• [Data supplied]:
* BEGIN *
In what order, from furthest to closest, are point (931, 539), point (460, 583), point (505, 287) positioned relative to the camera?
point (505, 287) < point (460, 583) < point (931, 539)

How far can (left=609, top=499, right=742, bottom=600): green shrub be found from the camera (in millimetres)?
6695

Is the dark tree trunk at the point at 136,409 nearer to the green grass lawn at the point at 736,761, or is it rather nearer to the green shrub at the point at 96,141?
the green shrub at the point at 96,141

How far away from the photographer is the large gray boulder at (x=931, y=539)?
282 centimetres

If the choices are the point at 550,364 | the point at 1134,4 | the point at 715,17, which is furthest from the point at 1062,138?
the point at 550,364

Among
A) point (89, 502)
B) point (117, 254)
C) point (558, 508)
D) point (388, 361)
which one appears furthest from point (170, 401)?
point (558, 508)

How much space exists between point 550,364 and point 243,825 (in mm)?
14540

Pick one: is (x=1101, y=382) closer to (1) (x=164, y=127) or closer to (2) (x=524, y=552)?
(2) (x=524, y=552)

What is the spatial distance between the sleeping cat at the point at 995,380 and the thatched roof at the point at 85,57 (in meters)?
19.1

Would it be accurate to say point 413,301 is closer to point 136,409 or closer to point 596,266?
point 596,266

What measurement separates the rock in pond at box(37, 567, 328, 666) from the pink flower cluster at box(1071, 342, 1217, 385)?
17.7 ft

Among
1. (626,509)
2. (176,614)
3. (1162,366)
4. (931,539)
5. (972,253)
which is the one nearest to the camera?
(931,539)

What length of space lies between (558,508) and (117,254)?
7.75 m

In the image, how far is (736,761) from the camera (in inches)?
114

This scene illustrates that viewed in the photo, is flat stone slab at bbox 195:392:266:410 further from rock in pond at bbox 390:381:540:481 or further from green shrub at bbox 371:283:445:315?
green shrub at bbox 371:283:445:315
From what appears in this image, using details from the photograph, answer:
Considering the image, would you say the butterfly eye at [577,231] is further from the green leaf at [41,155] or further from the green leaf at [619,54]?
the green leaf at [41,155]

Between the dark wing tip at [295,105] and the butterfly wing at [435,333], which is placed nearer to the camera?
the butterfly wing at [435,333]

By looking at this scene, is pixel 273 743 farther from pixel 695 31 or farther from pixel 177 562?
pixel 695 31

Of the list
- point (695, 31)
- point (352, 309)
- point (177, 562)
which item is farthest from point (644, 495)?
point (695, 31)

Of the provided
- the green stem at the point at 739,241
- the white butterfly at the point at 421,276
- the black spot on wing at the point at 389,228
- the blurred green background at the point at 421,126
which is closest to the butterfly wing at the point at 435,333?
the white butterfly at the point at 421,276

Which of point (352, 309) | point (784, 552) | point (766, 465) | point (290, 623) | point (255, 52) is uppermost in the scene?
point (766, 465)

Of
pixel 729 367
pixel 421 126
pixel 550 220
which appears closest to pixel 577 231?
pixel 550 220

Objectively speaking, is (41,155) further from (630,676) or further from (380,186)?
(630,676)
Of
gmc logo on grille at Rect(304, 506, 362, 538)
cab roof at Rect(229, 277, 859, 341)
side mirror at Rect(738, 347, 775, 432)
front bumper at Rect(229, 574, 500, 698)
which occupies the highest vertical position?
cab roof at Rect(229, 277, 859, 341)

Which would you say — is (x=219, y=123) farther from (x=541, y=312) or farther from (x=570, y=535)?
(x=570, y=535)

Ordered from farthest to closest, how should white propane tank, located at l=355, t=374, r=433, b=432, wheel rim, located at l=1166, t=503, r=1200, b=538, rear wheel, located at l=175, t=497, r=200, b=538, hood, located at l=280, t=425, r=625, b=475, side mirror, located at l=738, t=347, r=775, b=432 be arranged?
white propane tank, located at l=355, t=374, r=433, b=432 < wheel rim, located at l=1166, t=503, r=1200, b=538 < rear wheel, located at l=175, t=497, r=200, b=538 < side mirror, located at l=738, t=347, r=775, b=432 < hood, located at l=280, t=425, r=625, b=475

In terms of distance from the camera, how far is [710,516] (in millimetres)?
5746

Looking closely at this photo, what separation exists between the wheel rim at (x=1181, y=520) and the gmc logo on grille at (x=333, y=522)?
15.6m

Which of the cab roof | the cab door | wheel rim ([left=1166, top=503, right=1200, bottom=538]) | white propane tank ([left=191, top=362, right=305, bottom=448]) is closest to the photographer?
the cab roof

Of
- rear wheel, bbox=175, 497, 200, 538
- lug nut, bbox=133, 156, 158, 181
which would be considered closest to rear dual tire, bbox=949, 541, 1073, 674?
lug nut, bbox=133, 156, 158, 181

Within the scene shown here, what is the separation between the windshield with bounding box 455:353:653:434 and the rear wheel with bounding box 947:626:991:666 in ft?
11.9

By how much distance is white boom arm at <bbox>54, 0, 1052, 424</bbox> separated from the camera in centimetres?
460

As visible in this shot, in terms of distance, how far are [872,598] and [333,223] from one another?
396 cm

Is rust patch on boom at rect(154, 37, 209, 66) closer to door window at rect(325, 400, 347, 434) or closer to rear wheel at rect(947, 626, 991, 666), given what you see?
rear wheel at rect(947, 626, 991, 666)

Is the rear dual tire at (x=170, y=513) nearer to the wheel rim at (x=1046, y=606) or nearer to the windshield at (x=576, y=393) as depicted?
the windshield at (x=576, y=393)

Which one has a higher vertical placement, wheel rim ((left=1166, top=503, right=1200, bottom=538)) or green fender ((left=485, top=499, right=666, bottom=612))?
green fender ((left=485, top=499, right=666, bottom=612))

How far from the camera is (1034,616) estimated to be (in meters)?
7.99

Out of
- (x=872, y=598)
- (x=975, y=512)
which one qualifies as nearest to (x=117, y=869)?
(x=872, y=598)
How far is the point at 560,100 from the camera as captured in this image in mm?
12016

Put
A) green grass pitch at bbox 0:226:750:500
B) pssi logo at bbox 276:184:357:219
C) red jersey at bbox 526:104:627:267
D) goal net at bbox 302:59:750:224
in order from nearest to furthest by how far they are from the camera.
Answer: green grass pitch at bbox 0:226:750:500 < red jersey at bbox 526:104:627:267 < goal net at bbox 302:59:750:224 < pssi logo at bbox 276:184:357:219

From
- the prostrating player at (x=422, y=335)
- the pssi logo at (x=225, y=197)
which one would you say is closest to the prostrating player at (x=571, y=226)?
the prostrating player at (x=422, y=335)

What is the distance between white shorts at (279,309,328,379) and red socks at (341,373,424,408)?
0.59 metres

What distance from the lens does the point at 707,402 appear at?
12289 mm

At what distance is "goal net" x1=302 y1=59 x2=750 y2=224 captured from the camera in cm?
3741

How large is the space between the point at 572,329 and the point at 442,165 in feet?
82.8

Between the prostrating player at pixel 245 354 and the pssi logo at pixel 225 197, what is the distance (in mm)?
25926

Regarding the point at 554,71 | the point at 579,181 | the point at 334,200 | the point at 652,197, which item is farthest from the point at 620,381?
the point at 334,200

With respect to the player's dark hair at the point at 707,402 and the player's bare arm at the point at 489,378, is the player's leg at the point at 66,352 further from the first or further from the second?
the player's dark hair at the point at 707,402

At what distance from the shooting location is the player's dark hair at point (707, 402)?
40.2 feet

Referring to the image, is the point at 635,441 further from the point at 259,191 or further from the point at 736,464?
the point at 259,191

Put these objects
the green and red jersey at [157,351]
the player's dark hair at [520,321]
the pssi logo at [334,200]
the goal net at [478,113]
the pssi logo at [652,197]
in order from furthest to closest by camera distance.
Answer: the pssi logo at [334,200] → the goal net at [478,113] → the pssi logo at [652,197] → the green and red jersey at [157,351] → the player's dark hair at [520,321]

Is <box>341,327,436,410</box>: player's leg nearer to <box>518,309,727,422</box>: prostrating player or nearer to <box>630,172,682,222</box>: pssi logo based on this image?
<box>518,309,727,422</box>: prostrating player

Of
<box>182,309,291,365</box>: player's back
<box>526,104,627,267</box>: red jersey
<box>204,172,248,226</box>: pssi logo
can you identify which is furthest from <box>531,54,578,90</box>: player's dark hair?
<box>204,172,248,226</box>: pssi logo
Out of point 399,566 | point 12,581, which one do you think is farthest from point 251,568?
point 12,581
* END *
• [Short task]: All lines from the one with "Put these objects" through the final line above are to be quoted exactly; quote no other line.

• [The response]:
Put these objects
the green and red jersey at [157,351]
the player's dark hair at [520,321]
the pssi logo at [334,200]
the goal net at [478,113]
the pssi logo at [652,197]
in order from furthest to closest by camera distance.
Answer: the pssi logo at [334,200] → the goal net at [478,113] → the pssi logo at [652,197] → the green and red jersey at [157,351] → the player's dark hair at [520,321]

Is <box>341,327,436,410</box>: player's leg nearer to <box>518,309,727,422</box>: prostrating player or nearer to <box>630,172,682,222</box>: pssi logo based on this image?
<box>518,309,727,422</box>: prostrating player

Of
<box>182,309,291,365</box>: player's back
<box>526,104,627,267</box>: red jersey
<box>204,172,248,226</box>: pssi logo
can you identify which is furthest from <box>531,54,578,90</box>: player's dark hair?
<box>204,172,248,226</box>: pssi logo
Out of point 399,566 | point 12,581, which one do you think is farthest from point 251,568?
point 12,581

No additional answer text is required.